* Exercise instructions:
Each record must be output exactly and in full.

* Material provided:

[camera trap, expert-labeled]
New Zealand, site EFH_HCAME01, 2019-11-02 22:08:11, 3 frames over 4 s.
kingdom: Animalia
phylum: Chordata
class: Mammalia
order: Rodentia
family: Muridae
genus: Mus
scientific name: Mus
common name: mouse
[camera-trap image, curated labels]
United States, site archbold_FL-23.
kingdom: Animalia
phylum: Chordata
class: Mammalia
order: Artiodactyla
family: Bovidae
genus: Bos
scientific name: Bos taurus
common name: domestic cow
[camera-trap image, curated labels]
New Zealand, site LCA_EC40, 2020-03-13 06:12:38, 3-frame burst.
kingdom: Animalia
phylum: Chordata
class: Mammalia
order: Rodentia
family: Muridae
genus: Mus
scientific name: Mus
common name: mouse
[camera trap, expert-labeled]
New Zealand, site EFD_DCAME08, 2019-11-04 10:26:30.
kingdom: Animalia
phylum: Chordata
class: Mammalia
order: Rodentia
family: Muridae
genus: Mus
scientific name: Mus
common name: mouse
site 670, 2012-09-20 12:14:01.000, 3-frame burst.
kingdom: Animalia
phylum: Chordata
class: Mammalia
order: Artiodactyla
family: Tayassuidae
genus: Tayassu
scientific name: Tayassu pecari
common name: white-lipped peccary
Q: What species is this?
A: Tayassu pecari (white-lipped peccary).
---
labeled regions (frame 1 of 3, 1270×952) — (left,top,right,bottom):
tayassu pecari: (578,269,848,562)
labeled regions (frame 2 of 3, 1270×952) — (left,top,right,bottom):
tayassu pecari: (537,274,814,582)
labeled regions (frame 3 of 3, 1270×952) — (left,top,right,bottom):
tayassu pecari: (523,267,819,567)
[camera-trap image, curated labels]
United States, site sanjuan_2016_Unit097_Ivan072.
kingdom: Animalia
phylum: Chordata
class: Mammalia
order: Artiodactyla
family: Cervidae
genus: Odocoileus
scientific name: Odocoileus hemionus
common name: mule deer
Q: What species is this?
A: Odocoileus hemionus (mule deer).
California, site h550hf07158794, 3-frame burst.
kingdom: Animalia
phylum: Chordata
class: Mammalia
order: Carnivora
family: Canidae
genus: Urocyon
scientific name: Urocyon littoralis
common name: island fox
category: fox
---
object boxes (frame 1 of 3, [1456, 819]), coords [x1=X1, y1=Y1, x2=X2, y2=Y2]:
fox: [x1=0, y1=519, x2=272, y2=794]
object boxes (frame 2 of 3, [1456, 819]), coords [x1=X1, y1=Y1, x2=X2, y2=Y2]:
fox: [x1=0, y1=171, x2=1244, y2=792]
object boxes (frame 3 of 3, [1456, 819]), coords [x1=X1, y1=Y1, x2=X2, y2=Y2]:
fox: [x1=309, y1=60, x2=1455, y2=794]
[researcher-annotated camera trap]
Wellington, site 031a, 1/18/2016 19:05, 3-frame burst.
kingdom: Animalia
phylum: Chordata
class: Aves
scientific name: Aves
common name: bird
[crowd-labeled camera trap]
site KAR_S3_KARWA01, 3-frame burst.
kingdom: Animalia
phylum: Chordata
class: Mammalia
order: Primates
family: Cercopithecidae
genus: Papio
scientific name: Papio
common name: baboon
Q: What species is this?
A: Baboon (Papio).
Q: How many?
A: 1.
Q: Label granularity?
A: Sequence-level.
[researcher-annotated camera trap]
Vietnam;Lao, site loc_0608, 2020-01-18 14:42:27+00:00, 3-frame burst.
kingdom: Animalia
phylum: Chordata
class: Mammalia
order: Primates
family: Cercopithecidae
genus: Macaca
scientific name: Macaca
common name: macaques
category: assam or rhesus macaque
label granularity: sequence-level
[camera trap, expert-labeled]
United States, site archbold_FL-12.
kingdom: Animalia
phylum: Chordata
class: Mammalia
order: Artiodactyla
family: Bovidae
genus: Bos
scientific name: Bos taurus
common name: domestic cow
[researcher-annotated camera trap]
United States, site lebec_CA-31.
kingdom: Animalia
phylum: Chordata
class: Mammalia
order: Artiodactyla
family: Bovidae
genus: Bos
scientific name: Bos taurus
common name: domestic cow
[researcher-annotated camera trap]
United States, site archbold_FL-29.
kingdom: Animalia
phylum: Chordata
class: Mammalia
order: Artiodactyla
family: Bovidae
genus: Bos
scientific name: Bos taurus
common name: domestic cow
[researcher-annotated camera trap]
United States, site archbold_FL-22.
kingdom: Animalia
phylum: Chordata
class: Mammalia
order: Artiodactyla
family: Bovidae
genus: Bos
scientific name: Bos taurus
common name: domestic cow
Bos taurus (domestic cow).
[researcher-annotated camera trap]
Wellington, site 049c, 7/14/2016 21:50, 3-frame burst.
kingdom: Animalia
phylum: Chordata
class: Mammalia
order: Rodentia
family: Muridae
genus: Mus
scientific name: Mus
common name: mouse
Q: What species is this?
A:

* Answer box:
[camera trap, expert-labeled]
New Zealand, site EFH_HCAME01, 2019-11-02 22:08:11, 3 frames over 4 s.
kingdom: Animalia
phylum: Chordata
class: Mammalia
order: Rodentia
family: Muridae
genus: Mus
scientific name: Mus
common name: mouse
[camera-trap image, curated labels]
United States, site archbold_FL-23.
kingdom: Animalia
phylum: Chordata
class: Mammalia
order: Artiodactyla
family: Bovidae
genus: Bos
scientific name: Bos taurus
common name: domestic cow
[camera-trap image, curated labels]
New Zealand, site LCA_EC40, 2020-03-13 06:12:38, 3-frame burst.
kingdom: Animalia
phylum: Chordata
class: Mammalia
order: Rodentia
family: Muridae
genus: Mus
scientific name: Mus
common name: mouse
[camera trap, expert-labeled]
New Zealand, site EFD_DCAME08, 2019-11-04 10:26:30.
kingdom: Animalia
phylum: Chordata
class: Mammalia
order: Rodentia
family: Muridae
genus: Mus
scientific name: Mus
common name: mouse
site 670, 2012-09-20 12:14:01.000, 3-frame burst.
kingdom: Animalia
phylum: Chordata
class: Mammalia
order: Artiodactyla
family: Tayassuidae
genus: Tayassu
scientific name: Tayassu pecari
common name: white-lipped peccary
Q: What species is this?
A: Tayassu pecari (white-lipped peccary).
---
labeled regions (frame 1 of 3, 1270×952) — (left,top,right,bottom):
tayassu pecari: (578,269,848,562)
labeled regions (frame 2 of 3, 1270×952) — (left,top,right,bottom):
tayassu pecari: (537,274,814,582)
labeled regions (frame 3 of 3, 1270×952) — (left,top,right,bottom):
tayassu pecari: (523,267,819,567)
[camera-trap image, curated labels]
United States, site sanjuan_2016_Unit097_Ivan072.
kingdom: Animalia
phylum: Chordata
class: Mammalia
order: Artiodactyla
family: Cervidae
genus: Odocoileus
scientific name: Odocoileus hemionus
common name: mule deer
Q: What species is this?
A: Odocoileus hemionus (mule deer).
California, site h550hf07158794, 3-frame burst.
kingdom: Animalia
phylum: Chordata
class: Mammalia
order: Carnivora
family: Canidae
genus: Urocyon
scientific name: Urocyon littoralis
common name: island fox
category: fox
---
object boxes (frame 1 of 3, [1456, 819]), coords [x1=X1, y1=Y1, x2=X2, y2=Y2]:
fox: [x1=0, y1=519, x2=272, y2=794]
object boxes (frame 2 of 3, [1456, 819]), coords [x1=X1, y1=Y1, x2=X2, y2=Y2]:
fox: [x1=0, y1=171, x2=1244, y2=792]
object boxes (frame 3 of 3, [1456, 819]), coords [x1=X1, y1=Y1, x2=X2, y2=Y2]:
fox: [x1=309, y1=60, x2=1455, y2=794]
[researcher-annotated camera trap]
Wellington, site 031a, 1/18/2016 19:05, 3-frame burst.
kingdom: Animalia
phylum: Chordata
class: Aves
scientific name: Aves
common name: bird
[crowd-labeled camera trap]
site KAR_S3_KARWA01, 3-frame burst.
kingdom: Animalia
phylum: Chordata
class: Mammalia
order: Primates
family: Cercopithecidae
genus: Papio
scientific name: Papio
common name: baboon
Q: What species is this?
A: Baboon (Papio).
Q: How many?
A: 1.
Q: Label granularity?
A: Sequence-level.
[researcher-annotated camera trap]
Vietnam;Lao, site loc_0608, 2020-01-18 14:42:27+00:00, 3-frame burst.
kingdom: Animalia
phylum: Chordata
class: Mammalia
order: Primates
family: Cercopithecidae
genus: Macaca
scientific name: Macaca
common name: macaques
category: assam or rhesus macaque
label granularity: sequence-level
[camera trap, expert-labeled]
United States, site archbold_FL-12.
kingdom: Animalia
phylum: Chordata
class: Mammalia
order: Artiodactyla
family: Bovidae
genus: Bos
scientific name: Bos taurus
common name: domestic cow
[researcher-annotated camera trap]
United States, site lebec_CA-31.
kingdom: Animalia
phylum: Chordata
class: Mammalia
order: Artiodactyla
family: Bovidae
genus: Bos
scientific name: Bos taurus
common name: domestic cow
[researcher-annotated camera trap]
United States, site archbold_FL-29.
kingdom: Animalia
phylum: Chordata
class: Mammalia
order: Artiodactyla
family: Bovidae
genus: Bos
scientific name: Bos taurus
common name: domestic cow
[researcher-annotated camera trap]
United States, site archbold_FL-22.
kingdom: Animalia
phylum: Chordata
class: Mammalia
order: Artiodactyla
family: Bovidae
genus: Bos
scientific name: Bos taurus
common name: domestic cow
Bos taurus (domestic cow).
[researcher-annotated camera trap]
Wellington, site 049c, 7/14/2016 21:50, 3-frame burst.
kingdom: Animalia
phylum: Chordata
class: Mammalia
order: Rodentia
family: Muridae
genus: Mus
scientific name: Mus
common name: mouse
Q: What species is this?
A:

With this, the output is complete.